Why does this matter?

The geographical patterns of Harvey and Irma will allow better predictions for future hurricanes. After completing relief and cleanup, reconstruction will most likely include new building codes and requirements to better prepare for the next hurricane season. In Miami, dramatic action might be necessary the soonest. The city, which some experts predict could be mostly underwater as sea levels rise in the next century, is perhaps the most ill-equipped to deal with a direct hit from a hurricane. In the aftermath of Harvey, Houston has faced severe criticism for a lack of zoning, planning, and for a pattern of development that only emphasized flood hazards. It’s become a common refrain that Houston’s low-density sprawl, the extreme rate of concrete and asphalt-pouring in the suburbs, and the degradation of wetlands by developers create the conditions that led to multiple 100-year floods even before Harvey, and the need for dramatic projects to save the city.

Many argue that hurricane Harvey and Irma were not made worse by climate change.
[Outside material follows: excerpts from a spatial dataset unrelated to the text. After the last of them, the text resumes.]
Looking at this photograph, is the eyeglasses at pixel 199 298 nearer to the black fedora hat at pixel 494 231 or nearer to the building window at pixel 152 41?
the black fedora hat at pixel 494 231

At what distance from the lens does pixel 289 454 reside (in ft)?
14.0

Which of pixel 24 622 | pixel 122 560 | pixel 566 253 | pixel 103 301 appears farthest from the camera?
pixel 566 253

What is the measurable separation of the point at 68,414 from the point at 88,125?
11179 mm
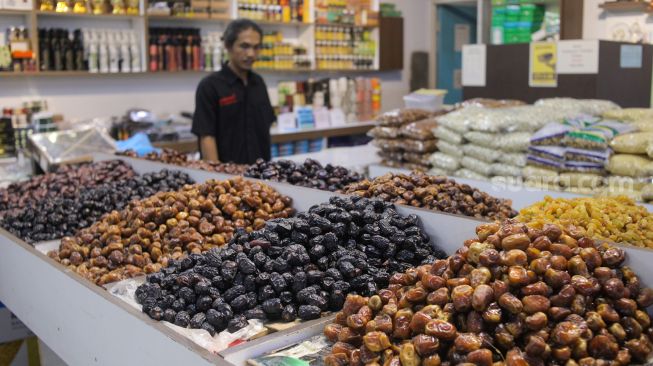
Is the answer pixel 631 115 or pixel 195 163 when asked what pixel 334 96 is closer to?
pixel 195 163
But the science is this: Hurricanes thrive over warm water and strengthen in intensity; oceans have warmed on an average 1 to 3 degrees Fahrenheit over the past century, and sea levels have risen about 7 inches during that time. Throw in compound flooding -- the combination of rising sea levels from global warming, storm surge and extreme rainfall -- and you have the perfect mix for record flooding. Both storms were massive in scope. Harvey dumped a record 51 inches of rainfall as it sat over Texas and Louisiana, saturating the region with 27 trillion gallons of water in six days. Irma was the strongest Atlantic-basin hurricane ever recorded outside the Gulf of Mexico and the Caribbean Sea, spending three days as a Category 5 hurricane, the longest Category 5 on record. Irma maintained winds of 185 mph or above for a total of 37 hours, the most ever for a storm. Miami Mayor Tomás Regalado said as Irma bore down on Florida, "If this isn't climate change, I don't know what is."

While the storm relief was the most important piece of the legislation, this week’s votes also represented one of the more remarkable political moments of Trump’s first term, as Republican majorities in the House and Senate ratified an agreement the president sealed with Democrats over the objections of both House Speaker Paul Ryan and Senate Majority Leader Mitch McConnell. The deal came together rapidly at the end of an hour-long meeting at the White House on Tuesday, when Trump acceded to demands from Senate Minority Leader Charles Schumer and House Minority Leader Nancy Pelosi that the Harvey package include only a short-term increase in the debt limit. Ryan and McConnell had wanted a much larger increase that would last through the 2018 elections, to shield Republican lawmakers from another politically painful vote and to block Democrats from demanding additional concessions in exchange for their votes. Trump’s decision stunned Republican lawmakers, who suddenly found themselves on the wrong side of an impulsive president’s desire to claim a bipartisan win. Hopefully this will set a precedent for disaster relief bills in the future.